EXERCISE: Exactly as written, transcribe the lines that run from the one containing "Which choice from" to the end of the records below.

RECORDS FOR THE TASK:
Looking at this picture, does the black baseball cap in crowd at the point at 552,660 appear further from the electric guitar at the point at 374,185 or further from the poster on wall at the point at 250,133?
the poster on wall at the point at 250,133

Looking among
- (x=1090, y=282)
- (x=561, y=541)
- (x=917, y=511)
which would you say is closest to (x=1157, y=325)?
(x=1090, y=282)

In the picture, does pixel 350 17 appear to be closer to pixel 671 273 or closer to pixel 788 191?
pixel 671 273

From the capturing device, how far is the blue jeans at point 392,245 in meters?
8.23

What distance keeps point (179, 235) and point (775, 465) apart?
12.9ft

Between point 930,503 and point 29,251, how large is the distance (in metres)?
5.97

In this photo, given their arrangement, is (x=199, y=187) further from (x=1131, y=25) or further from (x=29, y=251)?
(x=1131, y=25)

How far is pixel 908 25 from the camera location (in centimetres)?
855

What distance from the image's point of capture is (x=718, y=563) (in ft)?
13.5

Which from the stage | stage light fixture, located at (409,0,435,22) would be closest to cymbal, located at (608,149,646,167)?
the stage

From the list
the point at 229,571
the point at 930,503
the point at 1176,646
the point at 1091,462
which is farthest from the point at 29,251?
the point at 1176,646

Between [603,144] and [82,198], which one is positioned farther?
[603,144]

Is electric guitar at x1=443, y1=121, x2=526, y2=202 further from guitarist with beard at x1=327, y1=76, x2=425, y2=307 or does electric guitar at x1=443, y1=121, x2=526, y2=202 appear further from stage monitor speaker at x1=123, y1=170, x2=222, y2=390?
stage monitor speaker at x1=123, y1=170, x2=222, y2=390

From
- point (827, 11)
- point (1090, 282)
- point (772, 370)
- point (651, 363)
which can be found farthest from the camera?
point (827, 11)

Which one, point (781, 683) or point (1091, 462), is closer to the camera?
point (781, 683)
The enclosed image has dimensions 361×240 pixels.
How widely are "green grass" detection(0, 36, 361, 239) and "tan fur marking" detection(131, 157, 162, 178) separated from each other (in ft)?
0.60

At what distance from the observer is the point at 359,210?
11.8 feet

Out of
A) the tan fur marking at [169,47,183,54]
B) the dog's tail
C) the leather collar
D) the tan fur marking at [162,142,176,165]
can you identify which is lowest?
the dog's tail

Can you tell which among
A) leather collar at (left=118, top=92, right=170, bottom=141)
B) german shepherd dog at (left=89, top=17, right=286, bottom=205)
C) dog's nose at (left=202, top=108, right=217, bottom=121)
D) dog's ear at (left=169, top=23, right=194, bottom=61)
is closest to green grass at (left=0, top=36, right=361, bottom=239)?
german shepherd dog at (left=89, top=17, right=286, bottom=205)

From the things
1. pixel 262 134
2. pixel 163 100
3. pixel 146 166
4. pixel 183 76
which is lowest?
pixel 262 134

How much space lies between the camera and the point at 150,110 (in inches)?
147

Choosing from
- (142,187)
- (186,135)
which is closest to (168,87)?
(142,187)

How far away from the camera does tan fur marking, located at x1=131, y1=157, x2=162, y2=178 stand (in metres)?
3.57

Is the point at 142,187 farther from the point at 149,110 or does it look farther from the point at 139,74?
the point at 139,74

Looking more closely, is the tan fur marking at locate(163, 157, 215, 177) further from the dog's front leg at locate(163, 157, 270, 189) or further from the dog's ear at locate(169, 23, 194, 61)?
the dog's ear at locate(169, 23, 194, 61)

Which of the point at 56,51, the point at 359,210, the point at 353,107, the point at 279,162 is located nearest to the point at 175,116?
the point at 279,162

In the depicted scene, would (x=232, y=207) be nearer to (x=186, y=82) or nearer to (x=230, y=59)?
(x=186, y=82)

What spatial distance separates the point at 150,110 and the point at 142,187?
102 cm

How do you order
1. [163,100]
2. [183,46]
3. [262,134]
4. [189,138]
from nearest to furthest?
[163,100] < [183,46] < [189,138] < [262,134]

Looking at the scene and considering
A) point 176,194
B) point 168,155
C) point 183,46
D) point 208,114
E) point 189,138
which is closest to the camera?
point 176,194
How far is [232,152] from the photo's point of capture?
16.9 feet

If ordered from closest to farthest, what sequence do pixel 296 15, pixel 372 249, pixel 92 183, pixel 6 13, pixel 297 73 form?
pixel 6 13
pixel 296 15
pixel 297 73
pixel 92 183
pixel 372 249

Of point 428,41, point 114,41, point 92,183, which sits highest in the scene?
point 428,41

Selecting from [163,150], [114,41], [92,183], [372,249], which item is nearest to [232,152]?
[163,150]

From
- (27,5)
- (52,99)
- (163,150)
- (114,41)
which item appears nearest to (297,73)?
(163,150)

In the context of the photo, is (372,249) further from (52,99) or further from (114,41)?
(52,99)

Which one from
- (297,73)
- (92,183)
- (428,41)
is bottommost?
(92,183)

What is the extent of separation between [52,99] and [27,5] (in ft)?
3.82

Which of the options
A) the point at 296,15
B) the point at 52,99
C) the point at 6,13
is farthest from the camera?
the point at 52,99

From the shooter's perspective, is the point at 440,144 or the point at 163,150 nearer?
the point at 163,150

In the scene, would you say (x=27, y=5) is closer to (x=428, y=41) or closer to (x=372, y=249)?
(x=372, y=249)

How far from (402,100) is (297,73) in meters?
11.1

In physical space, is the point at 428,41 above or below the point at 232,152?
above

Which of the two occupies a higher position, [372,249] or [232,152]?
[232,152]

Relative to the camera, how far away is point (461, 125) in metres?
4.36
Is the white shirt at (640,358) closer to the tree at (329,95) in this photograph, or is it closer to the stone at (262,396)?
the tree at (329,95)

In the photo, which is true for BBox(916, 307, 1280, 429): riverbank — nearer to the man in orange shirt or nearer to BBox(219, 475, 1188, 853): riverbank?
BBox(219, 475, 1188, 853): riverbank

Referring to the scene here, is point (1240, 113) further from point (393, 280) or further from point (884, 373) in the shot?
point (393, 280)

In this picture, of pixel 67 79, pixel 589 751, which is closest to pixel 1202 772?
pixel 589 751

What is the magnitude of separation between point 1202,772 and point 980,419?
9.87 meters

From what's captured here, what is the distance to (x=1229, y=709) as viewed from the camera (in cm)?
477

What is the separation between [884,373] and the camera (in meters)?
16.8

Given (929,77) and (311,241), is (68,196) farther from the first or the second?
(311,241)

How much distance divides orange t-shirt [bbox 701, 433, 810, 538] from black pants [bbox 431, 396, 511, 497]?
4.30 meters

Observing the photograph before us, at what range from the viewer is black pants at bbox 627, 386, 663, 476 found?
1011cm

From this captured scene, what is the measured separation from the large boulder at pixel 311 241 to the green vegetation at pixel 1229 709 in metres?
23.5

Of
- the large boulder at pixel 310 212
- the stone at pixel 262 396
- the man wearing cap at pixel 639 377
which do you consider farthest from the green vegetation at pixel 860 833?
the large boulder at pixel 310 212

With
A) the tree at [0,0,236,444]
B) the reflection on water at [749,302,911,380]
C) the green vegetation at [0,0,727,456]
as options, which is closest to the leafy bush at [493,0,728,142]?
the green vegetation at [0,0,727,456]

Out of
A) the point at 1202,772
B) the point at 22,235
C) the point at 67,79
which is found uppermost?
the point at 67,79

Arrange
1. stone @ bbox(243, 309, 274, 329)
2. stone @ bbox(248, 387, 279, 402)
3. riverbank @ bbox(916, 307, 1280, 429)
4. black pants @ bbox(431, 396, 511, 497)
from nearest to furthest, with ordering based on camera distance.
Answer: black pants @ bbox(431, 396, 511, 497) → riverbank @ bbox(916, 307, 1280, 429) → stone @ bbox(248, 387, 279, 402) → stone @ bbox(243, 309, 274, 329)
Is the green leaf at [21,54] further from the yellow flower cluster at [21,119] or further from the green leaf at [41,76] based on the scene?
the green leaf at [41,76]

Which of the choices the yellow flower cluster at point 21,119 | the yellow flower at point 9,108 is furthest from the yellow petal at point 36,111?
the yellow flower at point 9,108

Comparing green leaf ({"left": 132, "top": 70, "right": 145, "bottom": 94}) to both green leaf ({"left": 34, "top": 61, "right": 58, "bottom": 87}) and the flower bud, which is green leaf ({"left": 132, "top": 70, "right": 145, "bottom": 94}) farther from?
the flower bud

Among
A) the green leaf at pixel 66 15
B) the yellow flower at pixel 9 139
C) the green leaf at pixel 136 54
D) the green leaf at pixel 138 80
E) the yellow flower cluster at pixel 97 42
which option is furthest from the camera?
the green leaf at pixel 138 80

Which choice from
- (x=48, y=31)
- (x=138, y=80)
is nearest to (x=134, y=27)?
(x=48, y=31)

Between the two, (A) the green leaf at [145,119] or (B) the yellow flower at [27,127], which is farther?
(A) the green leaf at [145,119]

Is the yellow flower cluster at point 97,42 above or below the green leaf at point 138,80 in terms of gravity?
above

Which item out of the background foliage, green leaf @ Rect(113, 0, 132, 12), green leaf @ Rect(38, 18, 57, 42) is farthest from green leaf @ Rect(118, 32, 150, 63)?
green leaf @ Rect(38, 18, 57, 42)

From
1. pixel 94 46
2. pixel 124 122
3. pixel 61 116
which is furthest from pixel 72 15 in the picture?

TASK RESPONSE:
Which choice from
- (x=48, y=31)
- (x=138, y=80)
is nearest to (x=134, y=27)?
(x=48, y=31)

Between the two, (A) the green leaf at [145,119] or (B) the yellow flower at [27,127], which is farther?
(A) the green leaf at [145,119]

Is the yellow flower cluster at point 97,42 above or below the green leaf at point 138,80 in terms of gravity?
above

Which item out of the background foliage, green leaf @ Rect(113, 0, 132, 12), green leaf @ Rect(38, 18, 57, 42) is farthest from green leaf @ Rect(118, 32, 150, 63)?
green leaf @ Rect(38, 18, 57, 42)

From
1. pixel 94 46
2. pixel 124 122
3. pixel 61 116
which is furthest from pixel 72 15 in the picture?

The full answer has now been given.